Assuming custodians calculate RMDs correctly
Many IRA custodians provide RMD calculator estimates as a courtesy, but they're not always accurate—especially if you have multiple IRAs at different institutions. The custodian at Bank A doesn't know about your IRAs at Bank B and Bank C. You remain responsible for calculating the correct total RMD across all accounts.
Not coordinating RMDs with tax planning
Taking your entire Minimum Required Distribution in one lump sum in December can push you into higher tax brackets, trigger Medicare IRMAA surcharges, or phase out deductions. Monthly or quarterly distributions spread the income across the year and may reduce overall tax impact.
Using an RMD calculator for accuracy
A reliable RMD calculator helps you determine exact withdrawal amounts. The best RMD calculator tools account for multiple accounts, correct life expectancy factors, and prior-year December 31 balances. Many financial institutions offer RMD calculator tools, but remember they only calculate for accounts held at that institution.
For inherited IRAs, specialized Inherited IRA RMD calculator tools help beneficiaries navigate complex distribution requirements under current RMD rules.

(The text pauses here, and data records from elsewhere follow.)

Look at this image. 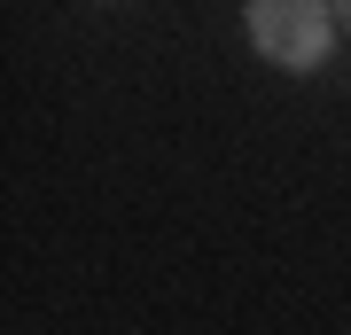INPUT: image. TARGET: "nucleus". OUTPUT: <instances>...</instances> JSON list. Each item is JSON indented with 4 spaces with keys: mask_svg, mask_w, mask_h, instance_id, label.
<instances>
[{
    "mask_svg": "<svg viewBox=\"0 0 351 335\" xmlns=\"http://www.w3.org/2000/svg\"><path fill=\"white\" fill-rule=\"evenodd\" d=\"M242 24H250V47L274 71H320L336 55V8L328 0H250Z\"/></svg>",
    "mask_w": 351,
    "mask_h": 335,
    "instance_id": "f257e3e1",
    "label": "nucleus"
},
{
    "mask_svg": "<svg viewBox=\"0 0 351 335\" xmlns=\"http://www.w3.org/2000/svg\"><path fill=\"white\" fill-rule=\"evenodd\" d=\"M336 24H343V32H351V0H336Z\"/></svg>",
    "mask_w": 351,
    "mask_h": 335,
    "instance_id": "f03ea898",
    "label": "nucleus"
}]
</instances>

An accurate Inherited IRA RMD calculator considers the beneficiary's relationship to the deceased, year of death, and whether the original owner had reached their RMD beginning date.
Professional RMD calculator tools used by tax advisors often provide more comprehensive analysis across all your retirement accounts, ensuring compliance with all RMD rules while optimizing tax efficiency.

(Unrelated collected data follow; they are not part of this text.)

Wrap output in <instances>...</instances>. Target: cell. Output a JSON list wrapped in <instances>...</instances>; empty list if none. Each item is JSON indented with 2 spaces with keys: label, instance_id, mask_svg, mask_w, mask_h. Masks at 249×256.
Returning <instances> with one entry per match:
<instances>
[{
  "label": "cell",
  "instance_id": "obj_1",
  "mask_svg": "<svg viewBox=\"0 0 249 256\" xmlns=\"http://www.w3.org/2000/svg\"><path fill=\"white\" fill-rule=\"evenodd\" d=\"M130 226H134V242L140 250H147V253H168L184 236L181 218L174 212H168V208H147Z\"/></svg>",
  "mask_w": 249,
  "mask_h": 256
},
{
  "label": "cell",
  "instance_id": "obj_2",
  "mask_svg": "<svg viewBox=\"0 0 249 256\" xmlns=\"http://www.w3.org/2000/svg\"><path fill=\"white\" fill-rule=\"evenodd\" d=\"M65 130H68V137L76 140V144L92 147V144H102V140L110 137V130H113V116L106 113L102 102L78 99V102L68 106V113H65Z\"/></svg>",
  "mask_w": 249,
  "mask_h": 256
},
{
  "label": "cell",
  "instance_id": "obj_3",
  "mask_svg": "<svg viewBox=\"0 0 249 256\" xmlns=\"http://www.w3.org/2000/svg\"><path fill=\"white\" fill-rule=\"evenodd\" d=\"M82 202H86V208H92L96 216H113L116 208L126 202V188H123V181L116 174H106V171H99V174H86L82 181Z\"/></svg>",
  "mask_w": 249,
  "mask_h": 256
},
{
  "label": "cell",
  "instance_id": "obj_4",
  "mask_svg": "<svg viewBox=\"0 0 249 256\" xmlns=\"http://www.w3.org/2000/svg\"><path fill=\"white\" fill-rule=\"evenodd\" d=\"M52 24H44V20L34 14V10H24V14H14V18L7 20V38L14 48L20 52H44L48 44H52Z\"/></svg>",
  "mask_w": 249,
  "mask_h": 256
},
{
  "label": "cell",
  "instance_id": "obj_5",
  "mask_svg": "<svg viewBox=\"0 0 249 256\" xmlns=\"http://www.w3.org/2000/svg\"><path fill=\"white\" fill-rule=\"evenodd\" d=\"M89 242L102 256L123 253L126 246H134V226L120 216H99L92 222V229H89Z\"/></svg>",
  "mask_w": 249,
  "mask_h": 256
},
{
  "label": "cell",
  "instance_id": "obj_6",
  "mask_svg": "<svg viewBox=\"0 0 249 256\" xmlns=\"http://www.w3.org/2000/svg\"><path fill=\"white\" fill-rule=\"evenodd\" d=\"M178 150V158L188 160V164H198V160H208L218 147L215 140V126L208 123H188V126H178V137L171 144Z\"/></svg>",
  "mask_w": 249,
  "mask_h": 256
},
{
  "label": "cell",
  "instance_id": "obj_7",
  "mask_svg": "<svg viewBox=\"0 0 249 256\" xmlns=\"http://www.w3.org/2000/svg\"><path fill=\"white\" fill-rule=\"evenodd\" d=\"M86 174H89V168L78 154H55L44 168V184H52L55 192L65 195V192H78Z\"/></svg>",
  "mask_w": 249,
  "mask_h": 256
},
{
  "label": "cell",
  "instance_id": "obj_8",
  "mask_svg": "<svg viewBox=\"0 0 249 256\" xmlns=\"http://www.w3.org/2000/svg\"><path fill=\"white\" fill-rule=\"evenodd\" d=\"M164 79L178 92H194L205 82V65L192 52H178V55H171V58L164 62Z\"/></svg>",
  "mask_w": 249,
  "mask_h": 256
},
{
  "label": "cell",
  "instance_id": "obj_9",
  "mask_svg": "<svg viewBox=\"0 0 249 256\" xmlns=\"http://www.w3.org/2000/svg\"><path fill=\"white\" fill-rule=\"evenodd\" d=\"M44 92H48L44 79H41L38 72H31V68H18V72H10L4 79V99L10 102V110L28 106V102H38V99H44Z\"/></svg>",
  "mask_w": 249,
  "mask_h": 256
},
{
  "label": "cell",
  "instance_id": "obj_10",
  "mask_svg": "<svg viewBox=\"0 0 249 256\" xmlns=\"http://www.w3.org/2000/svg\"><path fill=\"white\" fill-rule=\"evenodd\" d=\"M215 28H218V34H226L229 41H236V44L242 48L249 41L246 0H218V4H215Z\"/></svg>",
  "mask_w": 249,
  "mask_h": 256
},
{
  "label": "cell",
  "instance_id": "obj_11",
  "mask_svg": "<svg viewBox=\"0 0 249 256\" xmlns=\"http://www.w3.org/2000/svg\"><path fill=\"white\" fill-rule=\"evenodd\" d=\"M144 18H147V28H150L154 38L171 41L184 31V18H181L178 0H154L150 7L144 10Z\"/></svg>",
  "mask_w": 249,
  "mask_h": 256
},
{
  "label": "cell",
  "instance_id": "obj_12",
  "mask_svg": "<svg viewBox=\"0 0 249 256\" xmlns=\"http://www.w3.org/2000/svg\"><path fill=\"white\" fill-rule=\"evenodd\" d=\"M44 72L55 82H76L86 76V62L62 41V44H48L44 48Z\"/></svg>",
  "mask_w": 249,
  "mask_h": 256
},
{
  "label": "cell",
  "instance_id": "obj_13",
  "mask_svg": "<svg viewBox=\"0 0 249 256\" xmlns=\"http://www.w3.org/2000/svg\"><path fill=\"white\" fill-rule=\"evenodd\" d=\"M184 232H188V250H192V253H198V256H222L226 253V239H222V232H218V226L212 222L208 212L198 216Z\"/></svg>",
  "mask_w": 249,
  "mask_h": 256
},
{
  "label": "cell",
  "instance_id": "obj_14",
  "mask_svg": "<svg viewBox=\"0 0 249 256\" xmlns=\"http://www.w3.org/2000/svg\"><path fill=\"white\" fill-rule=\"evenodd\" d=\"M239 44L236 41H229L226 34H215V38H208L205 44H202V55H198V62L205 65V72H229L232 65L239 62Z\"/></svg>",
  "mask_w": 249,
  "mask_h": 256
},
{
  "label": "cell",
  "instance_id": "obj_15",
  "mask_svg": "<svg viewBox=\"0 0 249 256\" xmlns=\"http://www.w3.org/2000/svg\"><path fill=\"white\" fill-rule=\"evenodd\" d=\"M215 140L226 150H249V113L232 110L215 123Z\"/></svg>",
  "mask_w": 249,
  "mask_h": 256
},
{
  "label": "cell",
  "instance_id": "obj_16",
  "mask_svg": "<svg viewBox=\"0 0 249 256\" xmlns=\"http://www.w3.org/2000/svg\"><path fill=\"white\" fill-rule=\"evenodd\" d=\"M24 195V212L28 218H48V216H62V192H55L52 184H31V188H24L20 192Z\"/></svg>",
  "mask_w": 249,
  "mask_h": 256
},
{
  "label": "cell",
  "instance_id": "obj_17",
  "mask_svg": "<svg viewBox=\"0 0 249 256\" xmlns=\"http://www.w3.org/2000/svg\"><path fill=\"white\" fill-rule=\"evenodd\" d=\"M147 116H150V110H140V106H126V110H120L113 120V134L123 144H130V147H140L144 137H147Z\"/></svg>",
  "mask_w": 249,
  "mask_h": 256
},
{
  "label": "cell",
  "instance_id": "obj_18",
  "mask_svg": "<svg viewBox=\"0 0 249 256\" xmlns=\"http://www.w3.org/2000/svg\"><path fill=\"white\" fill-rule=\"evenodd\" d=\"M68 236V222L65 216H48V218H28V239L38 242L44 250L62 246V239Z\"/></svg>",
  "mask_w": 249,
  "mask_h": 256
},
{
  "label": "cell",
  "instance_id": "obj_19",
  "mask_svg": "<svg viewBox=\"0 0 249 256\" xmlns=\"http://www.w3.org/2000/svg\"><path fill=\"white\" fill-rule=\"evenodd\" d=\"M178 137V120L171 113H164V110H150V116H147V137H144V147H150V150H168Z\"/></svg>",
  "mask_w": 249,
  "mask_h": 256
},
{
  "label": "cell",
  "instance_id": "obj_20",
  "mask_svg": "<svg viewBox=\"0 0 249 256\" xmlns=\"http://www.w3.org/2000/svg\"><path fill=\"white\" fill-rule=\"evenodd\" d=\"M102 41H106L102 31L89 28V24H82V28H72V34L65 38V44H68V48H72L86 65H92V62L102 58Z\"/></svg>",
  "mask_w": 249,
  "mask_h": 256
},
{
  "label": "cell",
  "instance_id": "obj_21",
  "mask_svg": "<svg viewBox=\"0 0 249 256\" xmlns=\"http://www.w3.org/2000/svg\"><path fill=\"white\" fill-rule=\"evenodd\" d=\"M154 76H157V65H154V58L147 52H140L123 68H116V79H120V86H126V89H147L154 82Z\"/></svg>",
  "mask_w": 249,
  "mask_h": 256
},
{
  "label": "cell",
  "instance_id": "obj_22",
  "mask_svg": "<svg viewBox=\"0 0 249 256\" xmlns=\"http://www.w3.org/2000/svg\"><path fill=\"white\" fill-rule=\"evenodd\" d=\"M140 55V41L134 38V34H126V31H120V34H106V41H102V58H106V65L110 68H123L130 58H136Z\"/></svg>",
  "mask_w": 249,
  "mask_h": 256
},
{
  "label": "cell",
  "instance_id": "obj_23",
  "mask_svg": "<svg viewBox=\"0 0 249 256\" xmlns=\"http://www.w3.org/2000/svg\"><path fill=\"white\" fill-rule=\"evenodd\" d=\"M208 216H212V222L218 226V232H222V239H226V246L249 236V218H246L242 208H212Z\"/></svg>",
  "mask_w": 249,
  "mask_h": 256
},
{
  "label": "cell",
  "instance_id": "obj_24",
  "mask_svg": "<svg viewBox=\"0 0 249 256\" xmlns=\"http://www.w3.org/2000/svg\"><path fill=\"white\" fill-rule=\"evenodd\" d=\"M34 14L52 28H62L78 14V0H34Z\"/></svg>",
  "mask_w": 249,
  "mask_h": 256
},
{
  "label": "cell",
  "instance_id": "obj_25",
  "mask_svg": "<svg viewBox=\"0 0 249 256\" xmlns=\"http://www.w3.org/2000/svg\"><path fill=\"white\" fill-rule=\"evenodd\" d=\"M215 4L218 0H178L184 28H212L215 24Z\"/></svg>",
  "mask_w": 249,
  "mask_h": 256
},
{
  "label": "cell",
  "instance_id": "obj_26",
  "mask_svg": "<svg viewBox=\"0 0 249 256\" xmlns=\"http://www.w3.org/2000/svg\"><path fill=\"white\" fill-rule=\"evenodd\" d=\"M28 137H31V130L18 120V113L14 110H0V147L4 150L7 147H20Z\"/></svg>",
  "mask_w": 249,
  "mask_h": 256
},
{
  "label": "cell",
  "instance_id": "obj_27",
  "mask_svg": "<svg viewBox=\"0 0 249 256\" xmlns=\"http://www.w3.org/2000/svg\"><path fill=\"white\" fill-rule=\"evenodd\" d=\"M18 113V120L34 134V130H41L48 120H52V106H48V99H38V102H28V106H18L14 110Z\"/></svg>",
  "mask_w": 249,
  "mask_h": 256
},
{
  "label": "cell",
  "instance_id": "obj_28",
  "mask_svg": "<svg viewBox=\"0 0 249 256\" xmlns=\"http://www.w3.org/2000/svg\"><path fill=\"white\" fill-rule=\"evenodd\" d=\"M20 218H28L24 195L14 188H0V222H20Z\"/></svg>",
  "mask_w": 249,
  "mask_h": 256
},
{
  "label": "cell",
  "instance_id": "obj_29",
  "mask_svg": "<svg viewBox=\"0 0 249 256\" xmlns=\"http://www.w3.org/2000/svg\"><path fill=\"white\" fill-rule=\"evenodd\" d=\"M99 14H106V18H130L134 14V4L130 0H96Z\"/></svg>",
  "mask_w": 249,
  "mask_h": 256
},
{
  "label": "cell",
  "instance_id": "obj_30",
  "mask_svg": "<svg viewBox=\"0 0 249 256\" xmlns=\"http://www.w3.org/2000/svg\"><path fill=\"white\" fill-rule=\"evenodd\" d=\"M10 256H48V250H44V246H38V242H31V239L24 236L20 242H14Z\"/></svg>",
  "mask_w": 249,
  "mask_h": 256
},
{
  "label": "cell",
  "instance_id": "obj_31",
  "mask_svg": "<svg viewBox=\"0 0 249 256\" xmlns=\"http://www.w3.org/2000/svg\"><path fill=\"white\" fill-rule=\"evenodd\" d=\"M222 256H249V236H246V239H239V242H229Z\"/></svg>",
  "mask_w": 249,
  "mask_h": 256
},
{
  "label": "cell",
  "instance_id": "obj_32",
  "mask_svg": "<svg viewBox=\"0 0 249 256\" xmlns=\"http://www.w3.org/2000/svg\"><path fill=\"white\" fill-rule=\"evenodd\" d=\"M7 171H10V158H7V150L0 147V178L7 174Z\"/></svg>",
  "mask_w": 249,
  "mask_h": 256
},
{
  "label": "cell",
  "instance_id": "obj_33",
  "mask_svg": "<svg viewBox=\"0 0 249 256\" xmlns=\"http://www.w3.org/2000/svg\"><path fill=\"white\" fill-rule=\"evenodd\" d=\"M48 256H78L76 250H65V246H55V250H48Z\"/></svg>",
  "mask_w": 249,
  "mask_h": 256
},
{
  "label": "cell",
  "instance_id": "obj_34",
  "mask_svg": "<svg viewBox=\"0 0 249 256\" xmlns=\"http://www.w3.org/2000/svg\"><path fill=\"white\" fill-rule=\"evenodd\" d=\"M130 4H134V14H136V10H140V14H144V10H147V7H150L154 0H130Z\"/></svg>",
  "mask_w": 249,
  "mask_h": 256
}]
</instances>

How NSKT Global can help with RMD planning and compliance
NSKT Global provides comprehensive Required Minimum Distribution planning ensuring you meet IRS requirements while minimizing lifetime taxes on forced retirement account distributions.

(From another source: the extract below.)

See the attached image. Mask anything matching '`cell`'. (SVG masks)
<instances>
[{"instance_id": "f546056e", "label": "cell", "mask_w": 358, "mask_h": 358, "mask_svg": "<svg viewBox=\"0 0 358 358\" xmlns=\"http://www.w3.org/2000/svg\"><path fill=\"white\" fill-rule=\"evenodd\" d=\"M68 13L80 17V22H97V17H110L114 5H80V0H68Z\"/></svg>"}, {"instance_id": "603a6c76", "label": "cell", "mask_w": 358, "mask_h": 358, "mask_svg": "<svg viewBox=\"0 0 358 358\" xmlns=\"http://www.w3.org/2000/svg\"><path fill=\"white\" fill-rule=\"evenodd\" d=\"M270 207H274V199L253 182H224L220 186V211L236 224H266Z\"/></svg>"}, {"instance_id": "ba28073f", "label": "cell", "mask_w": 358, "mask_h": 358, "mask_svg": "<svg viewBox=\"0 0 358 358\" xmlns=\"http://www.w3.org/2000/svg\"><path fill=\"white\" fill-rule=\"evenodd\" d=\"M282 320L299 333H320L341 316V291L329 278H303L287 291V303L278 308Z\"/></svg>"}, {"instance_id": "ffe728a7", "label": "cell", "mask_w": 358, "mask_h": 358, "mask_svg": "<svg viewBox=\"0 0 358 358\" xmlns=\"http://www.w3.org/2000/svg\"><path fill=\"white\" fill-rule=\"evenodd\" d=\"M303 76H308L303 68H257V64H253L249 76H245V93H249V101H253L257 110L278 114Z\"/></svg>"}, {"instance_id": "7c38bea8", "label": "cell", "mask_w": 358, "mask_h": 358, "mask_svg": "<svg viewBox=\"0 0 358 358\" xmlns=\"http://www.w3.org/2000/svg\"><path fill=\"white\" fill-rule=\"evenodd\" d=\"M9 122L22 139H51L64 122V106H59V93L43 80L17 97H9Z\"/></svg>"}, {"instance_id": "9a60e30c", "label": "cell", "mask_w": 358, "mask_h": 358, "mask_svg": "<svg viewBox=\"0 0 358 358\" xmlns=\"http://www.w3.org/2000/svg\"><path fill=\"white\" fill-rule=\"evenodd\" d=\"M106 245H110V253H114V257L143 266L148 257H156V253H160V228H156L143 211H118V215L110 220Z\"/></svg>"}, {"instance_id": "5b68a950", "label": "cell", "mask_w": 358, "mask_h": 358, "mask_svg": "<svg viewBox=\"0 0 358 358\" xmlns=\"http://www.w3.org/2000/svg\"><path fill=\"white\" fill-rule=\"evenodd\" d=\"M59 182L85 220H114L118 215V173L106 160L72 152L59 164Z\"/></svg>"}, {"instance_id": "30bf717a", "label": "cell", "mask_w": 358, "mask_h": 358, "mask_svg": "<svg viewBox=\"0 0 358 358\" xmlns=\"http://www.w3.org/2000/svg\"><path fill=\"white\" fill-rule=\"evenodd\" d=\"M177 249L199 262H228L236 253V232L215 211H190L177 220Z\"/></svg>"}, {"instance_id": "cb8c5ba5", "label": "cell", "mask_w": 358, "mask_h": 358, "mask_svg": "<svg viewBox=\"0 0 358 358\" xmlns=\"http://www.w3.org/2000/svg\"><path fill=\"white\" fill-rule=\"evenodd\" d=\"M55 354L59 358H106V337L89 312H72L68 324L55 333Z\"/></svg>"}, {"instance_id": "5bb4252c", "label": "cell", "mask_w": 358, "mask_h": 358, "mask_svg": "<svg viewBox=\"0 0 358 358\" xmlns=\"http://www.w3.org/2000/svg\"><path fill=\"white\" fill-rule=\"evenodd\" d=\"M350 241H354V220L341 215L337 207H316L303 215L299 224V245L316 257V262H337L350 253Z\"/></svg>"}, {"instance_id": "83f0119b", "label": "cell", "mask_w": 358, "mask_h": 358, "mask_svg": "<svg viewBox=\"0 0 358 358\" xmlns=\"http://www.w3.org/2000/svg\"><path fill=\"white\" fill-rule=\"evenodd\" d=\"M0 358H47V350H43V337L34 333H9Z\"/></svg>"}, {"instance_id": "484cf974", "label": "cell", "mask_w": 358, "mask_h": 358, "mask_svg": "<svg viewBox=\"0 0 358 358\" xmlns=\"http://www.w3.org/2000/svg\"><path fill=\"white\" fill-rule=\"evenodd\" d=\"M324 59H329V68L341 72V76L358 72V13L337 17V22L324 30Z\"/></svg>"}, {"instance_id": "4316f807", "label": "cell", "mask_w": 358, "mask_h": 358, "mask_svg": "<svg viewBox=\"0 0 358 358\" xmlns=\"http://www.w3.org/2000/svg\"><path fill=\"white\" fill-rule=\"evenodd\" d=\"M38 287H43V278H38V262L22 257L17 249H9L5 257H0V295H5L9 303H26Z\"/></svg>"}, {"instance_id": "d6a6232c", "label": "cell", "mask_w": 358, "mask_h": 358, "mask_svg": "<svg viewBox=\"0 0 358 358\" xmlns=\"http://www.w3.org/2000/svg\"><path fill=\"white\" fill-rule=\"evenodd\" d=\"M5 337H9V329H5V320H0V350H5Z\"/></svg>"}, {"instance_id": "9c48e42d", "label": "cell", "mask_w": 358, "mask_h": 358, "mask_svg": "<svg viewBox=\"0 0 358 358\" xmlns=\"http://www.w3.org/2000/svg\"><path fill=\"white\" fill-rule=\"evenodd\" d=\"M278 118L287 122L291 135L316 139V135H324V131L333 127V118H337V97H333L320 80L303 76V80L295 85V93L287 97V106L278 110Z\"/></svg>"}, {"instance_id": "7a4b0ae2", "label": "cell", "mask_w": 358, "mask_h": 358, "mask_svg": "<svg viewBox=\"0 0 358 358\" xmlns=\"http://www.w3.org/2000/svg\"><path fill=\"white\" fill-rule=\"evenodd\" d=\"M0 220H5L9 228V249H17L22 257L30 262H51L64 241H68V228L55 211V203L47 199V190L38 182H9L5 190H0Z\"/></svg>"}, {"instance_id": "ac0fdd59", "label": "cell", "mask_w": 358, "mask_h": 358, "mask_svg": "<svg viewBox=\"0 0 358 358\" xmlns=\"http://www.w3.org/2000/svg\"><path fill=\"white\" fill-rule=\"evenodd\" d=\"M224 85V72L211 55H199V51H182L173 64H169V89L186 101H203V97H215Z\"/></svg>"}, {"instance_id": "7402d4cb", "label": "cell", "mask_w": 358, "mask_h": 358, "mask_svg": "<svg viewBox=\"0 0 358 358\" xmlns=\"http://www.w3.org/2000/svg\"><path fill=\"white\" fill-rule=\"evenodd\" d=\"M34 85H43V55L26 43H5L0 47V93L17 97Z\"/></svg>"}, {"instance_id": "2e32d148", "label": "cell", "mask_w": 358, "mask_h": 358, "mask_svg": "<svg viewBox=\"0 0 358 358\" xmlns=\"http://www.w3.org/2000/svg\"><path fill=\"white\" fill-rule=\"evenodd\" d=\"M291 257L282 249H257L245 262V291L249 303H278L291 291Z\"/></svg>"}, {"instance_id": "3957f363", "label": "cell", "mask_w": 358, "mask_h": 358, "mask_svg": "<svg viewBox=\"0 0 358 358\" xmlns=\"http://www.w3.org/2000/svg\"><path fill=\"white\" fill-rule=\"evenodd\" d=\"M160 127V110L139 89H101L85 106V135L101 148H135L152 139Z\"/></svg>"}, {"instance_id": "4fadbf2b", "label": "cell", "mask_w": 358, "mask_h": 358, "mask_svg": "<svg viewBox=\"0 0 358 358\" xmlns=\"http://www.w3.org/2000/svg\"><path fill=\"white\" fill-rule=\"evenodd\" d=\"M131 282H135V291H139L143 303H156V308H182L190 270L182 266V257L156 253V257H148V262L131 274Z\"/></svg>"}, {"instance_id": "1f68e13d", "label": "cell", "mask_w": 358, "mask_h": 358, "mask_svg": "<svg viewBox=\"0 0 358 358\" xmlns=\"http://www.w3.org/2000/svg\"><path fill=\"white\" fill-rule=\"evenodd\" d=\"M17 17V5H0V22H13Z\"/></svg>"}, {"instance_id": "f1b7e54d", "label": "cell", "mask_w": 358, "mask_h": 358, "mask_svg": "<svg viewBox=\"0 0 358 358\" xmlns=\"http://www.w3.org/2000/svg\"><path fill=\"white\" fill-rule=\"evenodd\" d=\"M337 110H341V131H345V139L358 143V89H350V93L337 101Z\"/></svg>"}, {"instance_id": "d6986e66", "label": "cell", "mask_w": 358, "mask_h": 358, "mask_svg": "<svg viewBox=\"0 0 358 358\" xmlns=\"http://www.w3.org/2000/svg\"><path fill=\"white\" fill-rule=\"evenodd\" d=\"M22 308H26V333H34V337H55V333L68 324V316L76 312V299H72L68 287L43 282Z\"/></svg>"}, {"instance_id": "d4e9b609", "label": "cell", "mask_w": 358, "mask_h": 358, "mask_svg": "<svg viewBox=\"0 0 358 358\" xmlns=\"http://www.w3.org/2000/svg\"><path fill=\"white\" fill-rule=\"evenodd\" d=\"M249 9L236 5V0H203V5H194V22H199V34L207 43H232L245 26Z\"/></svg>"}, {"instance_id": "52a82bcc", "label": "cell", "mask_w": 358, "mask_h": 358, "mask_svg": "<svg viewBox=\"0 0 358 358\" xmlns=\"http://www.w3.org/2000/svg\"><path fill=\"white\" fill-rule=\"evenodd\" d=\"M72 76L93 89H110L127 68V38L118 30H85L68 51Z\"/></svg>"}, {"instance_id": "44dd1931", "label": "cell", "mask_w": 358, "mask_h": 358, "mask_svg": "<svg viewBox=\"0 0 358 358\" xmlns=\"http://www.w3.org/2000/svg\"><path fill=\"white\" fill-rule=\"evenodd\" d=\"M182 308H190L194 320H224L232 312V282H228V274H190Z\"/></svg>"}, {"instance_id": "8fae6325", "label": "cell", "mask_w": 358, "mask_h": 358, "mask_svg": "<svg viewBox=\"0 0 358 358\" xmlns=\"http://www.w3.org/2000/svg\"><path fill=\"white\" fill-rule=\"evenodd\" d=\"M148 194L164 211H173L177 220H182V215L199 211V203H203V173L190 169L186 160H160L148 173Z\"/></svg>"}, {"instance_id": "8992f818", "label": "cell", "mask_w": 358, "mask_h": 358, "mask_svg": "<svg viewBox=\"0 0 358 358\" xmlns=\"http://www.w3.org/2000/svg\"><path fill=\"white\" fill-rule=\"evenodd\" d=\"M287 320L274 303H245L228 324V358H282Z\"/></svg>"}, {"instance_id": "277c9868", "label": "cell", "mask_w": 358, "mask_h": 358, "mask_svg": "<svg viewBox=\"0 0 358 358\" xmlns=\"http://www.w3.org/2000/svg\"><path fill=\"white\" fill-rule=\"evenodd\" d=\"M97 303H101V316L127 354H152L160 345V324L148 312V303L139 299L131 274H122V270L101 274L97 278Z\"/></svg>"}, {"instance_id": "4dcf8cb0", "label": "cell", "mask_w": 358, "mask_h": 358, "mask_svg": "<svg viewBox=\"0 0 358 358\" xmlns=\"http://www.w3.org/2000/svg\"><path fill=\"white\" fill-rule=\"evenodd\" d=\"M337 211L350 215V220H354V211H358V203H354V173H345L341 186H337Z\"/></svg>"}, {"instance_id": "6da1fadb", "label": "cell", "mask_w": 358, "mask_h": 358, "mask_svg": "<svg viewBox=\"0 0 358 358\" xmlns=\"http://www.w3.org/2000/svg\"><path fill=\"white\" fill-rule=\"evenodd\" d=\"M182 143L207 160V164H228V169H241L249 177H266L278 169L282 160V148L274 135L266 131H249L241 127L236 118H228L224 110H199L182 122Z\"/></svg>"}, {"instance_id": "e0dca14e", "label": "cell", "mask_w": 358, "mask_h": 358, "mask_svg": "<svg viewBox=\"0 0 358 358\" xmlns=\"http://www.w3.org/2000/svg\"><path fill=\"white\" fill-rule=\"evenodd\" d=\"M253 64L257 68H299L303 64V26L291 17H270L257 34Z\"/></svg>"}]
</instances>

We offer RMD calculation and compliance services including accurate Required Minimum Distribution calculations across all traditional IRAs and employer plans using correct prior-year balances and life expectancy factors, multi-account coordination calculating total RMDs when you have IRAs at multiple institutions, deadline tracking ensuring timely withdrawals by December 31 (or April 1 for first-year RMDs), beneficiary-specific RMD calculations for inherited IRAs under current SECURE Act RMD rules, and Form 5329 preparation when RMDs are missed with penalty relief requests.
Our RMD tax planning strategies include Qualified Charitable Distribution (QCD) implementation directing RMDs to charity tax-free for clients 70½ and older, pre-RMD Roth conversion planning converting traditional IRA funds to Roth before RMDs begin to reduce future Minimum Required Distribution amounts, RMD reinvestment strategies for clients who don't need distributions for living expenses, tax bracket management timing RMDs and other income to minimize marginal tax rates, and Social Security coordination planning RMD timing around Social Security claiming to minimize combined taxation.
Whether you're approaching your first RMD year, managing annual RMDs across multiple accounts, or planning strategies to reduce lifetime RMD taxes, our retirement distribution expertise ensures you satisfy IRS requirements, avoid costly penalties, minimize taxes on forced distributions, and coordinate Required Minimum Distributions with your broader retirement and tax planning strategy.